● **Aim of the task**:
Collect every line of the records below that contains the word "Among", and copy each such line in full.

● **Record excerpts**:
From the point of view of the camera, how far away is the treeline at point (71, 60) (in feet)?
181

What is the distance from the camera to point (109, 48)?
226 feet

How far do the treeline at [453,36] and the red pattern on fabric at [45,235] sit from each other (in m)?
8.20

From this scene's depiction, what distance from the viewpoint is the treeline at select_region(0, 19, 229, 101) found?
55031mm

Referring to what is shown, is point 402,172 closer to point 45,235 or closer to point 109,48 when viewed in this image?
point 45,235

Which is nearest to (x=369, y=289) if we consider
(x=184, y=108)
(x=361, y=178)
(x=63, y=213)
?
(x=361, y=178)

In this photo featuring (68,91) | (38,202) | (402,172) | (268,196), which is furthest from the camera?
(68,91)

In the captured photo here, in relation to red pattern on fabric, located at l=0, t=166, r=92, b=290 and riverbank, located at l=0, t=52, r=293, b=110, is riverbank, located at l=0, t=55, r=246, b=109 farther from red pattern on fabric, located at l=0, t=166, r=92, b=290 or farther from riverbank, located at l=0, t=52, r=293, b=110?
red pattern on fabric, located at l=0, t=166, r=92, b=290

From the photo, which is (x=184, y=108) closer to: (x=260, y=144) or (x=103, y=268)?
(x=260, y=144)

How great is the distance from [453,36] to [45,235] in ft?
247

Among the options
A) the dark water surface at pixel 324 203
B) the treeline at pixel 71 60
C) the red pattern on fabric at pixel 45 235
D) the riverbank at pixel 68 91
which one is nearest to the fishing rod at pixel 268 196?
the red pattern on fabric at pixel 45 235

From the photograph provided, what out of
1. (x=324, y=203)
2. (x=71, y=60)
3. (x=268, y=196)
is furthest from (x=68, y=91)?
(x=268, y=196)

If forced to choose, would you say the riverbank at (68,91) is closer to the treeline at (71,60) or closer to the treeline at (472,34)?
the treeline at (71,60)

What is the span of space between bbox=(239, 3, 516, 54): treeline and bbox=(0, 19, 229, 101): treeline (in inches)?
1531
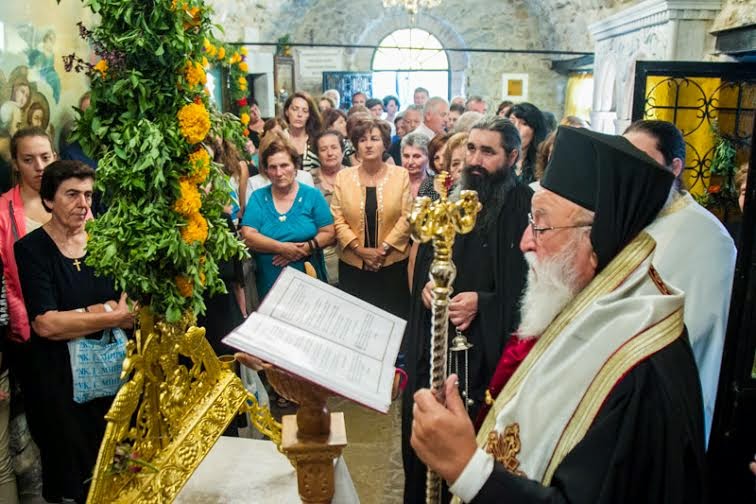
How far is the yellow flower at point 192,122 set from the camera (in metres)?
2.43

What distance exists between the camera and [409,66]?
16.0 metres

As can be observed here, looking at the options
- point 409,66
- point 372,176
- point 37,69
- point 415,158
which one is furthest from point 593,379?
point 409,66

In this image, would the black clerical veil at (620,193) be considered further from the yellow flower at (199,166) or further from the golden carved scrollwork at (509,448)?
the yellow flower at (199,166)

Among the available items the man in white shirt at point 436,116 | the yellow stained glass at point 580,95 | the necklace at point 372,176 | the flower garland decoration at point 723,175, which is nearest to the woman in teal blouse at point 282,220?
the necklace at point 372,176

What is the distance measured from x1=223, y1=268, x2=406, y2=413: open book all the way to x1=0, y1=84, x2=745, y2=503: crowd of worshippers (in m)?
0.19

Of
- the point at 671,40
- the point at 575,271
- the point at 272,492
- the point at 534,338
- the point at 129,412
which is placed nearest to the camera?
the point at 575,271

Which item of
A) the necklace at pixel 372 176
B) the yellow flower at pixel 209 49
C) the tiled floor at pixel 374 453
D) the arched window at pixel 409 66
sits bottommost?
the tiled floor at pixel 374 453

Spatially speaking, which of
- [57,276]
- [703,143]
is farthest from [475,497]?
[703,143]

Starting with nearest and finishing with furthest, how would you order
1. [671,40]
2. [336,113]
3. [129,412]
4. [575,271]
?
[575,271]
[129,412]
[671,40]
[336,113]

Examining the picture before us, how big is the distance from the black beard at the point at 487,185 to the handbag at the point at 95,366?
70.7 inches

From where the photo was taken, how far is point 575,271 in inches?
69.8

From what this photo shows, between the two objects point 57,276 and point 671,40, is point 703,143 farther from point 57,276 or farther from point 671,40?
point 57,276

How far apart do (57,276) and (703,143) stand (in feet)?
16.3

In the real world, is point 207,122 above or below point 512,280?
above
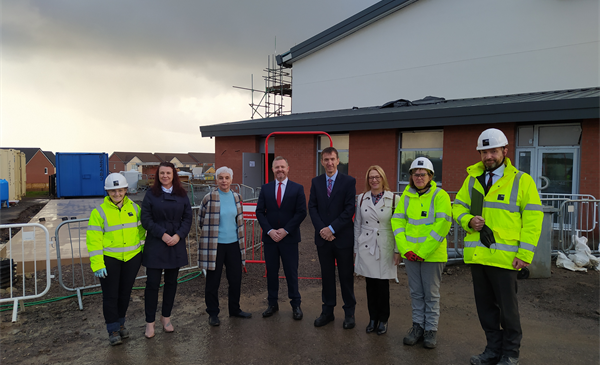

● **Correct result**:
Among the options
Among the available items the man in white shirt at point 436,116 | the yellow stained glass at point 580,95 | the necklace at point 372,176 | the flower garland decoration at point 723,175, which is nearest to the woman in teal blouse at point 282,220?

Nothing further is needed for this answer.